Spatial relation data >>
-- begin --

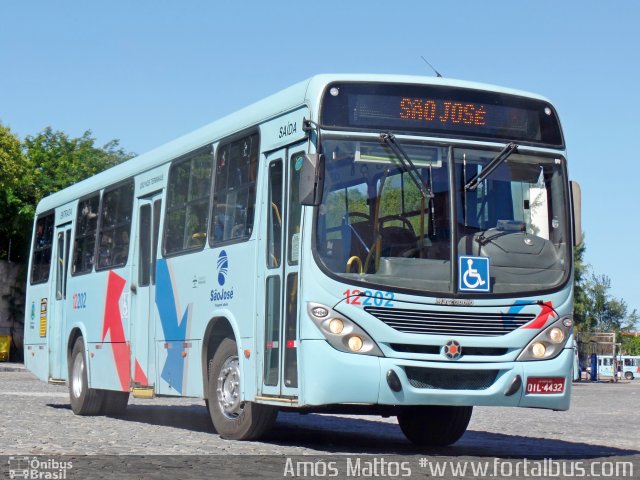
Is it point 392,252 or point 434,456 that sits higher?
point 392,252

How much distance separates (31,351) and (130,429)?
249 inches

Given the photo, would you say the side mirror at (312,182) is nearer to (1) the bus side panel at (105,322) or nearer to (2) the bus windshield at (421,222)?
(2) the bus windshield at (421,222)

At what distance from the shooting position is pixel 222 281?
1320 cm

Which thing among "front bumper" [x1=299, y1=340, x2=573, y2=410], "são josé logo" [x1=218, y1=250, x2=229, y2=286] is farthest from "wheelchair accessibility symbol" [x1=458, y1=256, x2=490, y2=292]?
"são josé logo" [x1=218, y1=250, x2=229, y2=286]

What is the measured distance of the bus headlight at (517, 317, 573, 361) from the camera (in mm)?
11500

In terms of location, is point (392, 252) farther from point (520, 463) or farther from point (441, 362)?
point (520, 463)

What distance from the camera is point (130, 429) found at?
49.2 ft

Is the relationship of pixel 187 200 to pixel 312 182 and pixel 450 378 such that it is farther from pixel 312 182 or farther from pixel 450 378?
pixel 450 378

-- end --

Aim >>
Write out the whole listing again, substituting "lens" for every "camera" and keeping all else the same. Leave out the picture lines.

Answer for the task >>
Is it point 392,252 or point 434,456 that sits higher?
point 392,252

How much distance separates (31,351) and (130,429)?
249 inches

Given the photo, would you say the side mirror at (312,182) is nearer to (1) the bus side panel at (105,322) or nearer to (2) the bus windshield at (421,222)?
(2) the bus windshield at (421,222)

At what distance from the shooting position is pixel 222 281?
1320 cm

Which thing among "front bumper" [x1=299, y1=340, x2=573, y2=410], "são josé logo" [x1=218, y1=250, x2=229, y2=286] is farthest from "wheelchair accessibility symbol" [x1=458, y1=256, x2=490, y2=292]?
"são josé logo" [x1=218, y1=250, x2=229, y2=286]

What is the measured distance of the bus headlight at (517, 317, 573, 361) from the lens (in mm)?
11500

In terms of location, is point (392, 252) farther from point (520, 463) or farther from point (441, 362)?
point (520, 463)

What distance from the lens is point (130, 429) found at?
49.2 ft

Is the relationship of pixel 187 200 to pixel 312 182 and pixel 450 378 such that it is farther from pixel 312 182 or farther from pixel 450 378?
pixel 450 378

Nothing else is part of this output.